## INSTRUÇÃO DE TRABALHO 1
Segundo o texto fornecido, a que ser pertence a maior cadeia de DNA?
## INSTRUÇÃO DE TRABALHO 2
Cite textualmente o trecho do texto fornecido que vai de "Do unicelular ou" até "grupo ou organismo.", inclusive.

## TEXTO FORNECIDO

Do unicelular ou multicelular
A questão fundamental neste aspecto dos seres eucariotas, que vão desde amebas, unicelulares, até plantas e animais, é que as células são individualizadas por um núcleo. Simplesmente houve alguns seres eucariotas que não evoluiram em organismos complexos, permaneceram como células únicas, e não formam nenhum organismo, como é o caso das amebas. Com efeito, a maior cadeia de DNA não é a humana, é justamente a de uma ameba, a
Polychaos dubium:
A questão evolutiva é perceber a vantagem da associação celular, em que as células desprezaram a sua individualidade para definir uma nova individualidade, enquanto grupo ou organismo.
Enquanto uma ameba sobrevive sozinha, uma célula num animal só sobrevive enquanto o animal viver. Não haveria especial razão para as células perecerem todas quando o animal morre, excepto que, falhando a sua completa dependência na alimentação sanguínea, perderam toda a sua capacidade de encontrar subsistência autónoma.
Uma célula animal é um ser social. Tem um lugar e uma função específica na estrutura do organismo. A sua operacionalidade é crucial para certas funções, algumas vitais. A moeda de troca nesta organização extremamente complexa é a rede sanguínea, que funciona como uma rede comercial que garante a alimentação de todas as células. Uma falha nesta alimentação leva à morte celular, os tecidos tornam-se putrefactos, e todo o organismo arrisca perecer se as suas partes não estiverem saudáveis. Ou ainda, por quebra do protocolo de obediência celular, algumas células tornam-se rebeldes, desenvolvendo uma estrutura cancerígena, em que voltam a gozar de uma liberdade temporária, até que o seu sucesso é a falência do organismo, o que finalmente redunda num completo insucesso para todas as células, obedientes ou rebeldes.
Social - do animal ao multianimal
Não é difícil perceber que há um ponto comum na associação celular com vista à formação de um organismo animal, com alguns animais que evoluiram num sentido social. Tal como as células perderam a sua individualidade em favor de um organismo superior, de que faziam parte, também formigas, térmites, abelhas ou vespas, ganharam características sociais, em que cada indivíduo passava a funcionar como uma célula, e a colónia passava ganhar características próprias de um novo organismo.
Porém, nada disso é tão significativo quanto o que veio a acontecer no caso humano.
O aspecto social ganhou uma importância tão marcante que os indivíduos, tal como as células, passaram a ter uma subsistência quase completamente dependente de uma rede comercial.
As redes comerciais começaram a funcionar como fluxos sanguíneos que alimentavam cidades e aldeias. Os indivíduos começaram a especializar-se em certas tarefas, tal como as diferentes células são especializadas em diferentes tarefas, consoante o órgão a que pertençam.
Porém, o aspecto mais curioso é que mesmo em termos de filosofia social, surgiu o comunismo, onde a individualidade era colocada bem abaixo da colectividade, como se estivesse a ser formado um organismo superior, bem mais importante que as células individuais.

## ITENS FORNECIDOS
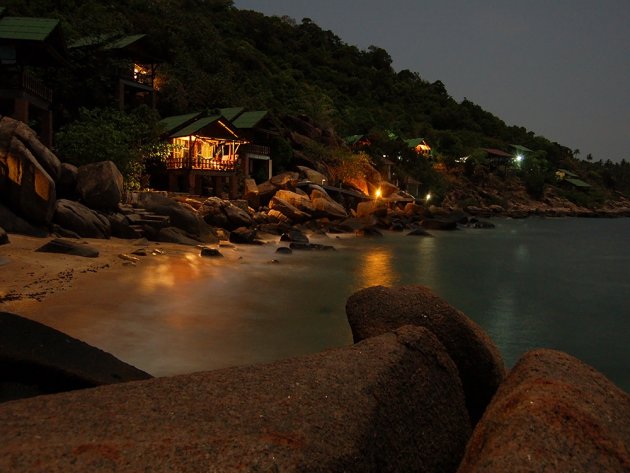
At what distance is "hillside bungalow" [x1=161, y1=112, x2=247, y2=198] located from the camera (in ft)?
107

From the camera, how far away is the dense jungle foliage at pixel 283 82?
123 ft

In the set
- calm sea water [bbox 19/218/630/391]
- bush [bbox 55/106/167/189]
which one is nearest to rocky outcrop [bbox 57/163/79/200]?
bush [bbox 55/106/167/189]

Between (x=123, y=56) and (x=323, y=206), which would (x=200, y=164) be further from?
(x=123, y=56)

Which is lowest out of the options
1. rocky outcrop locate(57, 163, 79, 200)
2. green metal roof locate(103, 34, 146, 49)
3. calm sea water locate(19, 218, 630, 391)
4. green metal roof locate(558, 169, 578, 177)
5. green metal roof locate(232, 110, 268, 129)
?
calm sea water locate(19, 218, 630, 391)

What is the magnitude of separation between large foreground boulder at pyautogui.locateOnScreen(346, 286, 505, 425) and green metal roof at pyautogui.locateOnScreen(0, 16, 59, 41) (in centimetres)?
2368

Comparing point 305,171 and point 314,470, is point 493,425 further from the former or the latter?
point 305,171

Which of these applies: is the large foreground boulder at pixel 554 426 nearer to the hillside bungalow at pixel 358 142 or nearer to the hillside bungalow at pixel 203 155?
the hillside bungalow at pixel 203 155

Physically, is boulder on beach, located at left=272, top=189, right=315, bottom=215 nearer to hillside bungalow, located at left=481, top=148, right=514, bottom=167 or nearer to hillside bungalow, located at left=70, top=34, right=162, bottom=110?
hillside bungalow, located at left=70, top=34, right=162, bottom=110

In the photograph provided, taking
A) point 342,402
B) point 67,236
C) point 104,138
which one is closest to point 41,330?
point 342,402

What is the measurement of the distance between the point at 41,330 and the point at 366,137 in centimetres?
5689

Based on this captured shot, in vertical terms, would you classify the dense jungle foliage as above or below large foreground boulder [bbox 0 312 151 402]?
above

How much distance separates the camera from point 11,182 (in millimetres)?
15375

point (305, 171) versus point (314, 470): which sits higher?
point (305, 171)

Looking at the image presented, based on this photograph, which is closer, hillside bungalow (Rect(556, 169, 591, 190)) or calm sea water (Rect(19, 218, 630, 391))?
calm sea water (Rect(19, 218, 630, 391))
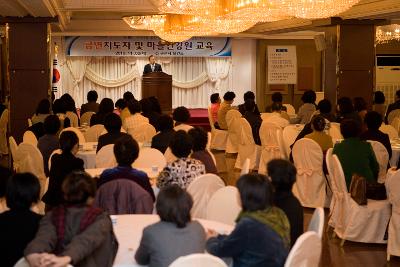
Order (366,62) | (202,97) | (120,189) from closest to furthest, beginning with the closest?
(120,189) → (366,62) → (202,97)

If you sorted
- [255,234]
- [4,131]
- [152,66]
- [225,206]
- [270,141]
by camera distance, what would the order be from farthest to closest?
[152,66]
[4,131]
[270,141]
[225,206]
[255,234]

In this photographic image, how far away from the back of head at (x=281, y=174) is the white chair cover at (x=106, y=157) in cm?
316

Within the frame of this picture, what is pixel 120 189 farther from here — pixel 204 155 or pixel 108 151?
pixel 108 151

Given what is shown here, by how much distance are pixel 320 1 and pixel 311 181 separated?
2236 millimetres

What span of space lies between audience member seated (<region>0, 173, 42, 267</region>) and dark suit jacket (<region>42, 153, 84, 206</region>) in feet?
7.91

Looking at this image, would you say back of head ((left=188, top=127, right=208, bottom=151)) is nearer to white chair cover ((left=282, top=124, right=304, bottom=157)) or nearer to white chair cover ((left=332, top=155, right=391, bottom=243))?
white chair cover ((left=332, top=155, right=391, bottom=243))

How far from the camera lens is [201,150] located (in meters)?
6.49

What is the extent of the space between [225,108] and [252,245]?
9753mm

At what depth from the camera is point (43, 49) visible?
12.2 metres

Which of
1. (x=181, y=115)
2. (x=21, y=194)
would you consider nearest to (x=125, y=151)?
(x=21, y=194)

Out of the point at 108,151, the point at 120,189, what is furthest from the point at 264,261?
the point at 108,151

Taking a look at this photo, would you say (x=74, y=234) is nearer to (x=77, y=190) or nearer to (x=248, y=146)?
(x=77, y=190)

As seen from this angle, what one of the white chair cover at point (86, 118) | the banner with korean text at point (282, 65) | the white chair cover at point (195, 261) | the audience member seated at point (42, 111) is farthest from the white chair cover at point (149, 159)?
the banner with korean text at point (282, 65)

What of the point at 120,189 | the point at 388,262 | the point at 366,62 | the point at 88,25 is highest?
the point at 88,25
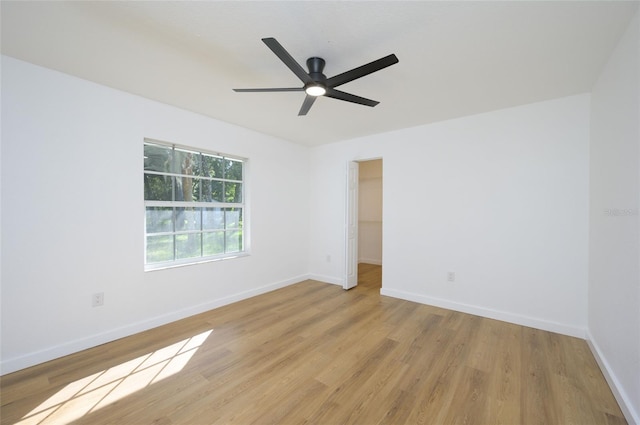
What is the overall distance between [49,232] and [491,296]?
4.58 metres

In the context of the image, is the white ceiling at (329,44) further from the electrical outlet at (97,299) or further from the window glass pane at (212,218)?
the electrical outlet at (97,299)

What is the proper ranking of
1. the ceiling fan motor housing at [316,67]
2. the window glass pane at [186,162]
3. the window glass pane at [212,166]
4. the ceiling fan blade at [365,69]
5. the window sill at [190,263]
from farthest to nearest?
the window glass pane at [212,166] → the window glass pane at [186,162] → the window sill at [190,263] → the ceiling fan motor housing at [316,67] → the ceiling fan blade at [365,69]

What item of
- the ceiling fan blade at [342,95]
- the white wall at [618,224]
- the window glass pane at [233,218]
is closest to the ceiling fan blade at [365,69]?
the ceiling fan blade at [342,95]

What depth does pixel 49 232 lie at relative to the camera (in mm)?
2238

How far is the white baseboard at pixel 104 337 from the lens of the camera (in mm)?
2088

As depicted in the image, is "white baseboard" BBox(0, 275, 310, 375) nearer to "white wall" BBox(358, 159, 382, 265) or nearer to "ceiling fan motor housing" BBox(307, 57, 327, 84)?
"ceiling fan motor housing" BBox(307, 57, 327, 84)

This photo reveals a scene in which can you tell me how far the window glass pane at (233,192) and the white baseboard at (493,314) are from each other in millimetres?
2609

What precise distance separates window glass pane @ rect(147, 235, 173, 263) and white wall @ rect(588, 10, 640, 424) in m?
4.01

## RESPOSTA 1
A uma ameba, a Polychaos dubium.

## RESPOSTA 2
Do unicelular ou multicelular
A questão fundamental neste aspecto dos seres eucariotas, que vão desde amebas, unicelulares, até plantas e animais, é que as células são individualizadas por um núcleo. Simplesmente houve alguns seres eucariotas que não evoluiram em organismos complexos, permaneceram como células únicas, e não formam nenhum organismo, como é o caso das amebas. Com efeito, a maior cadeia de DNA não é a humana, é justamente a de uma ameba, a
Polychaos dubium:
A questão evolutiva é perceber a vantagem da associação celular, em que as células desprezaram a sua individualidade para definir uma nova individualidade, enquanto grupo ou organismo.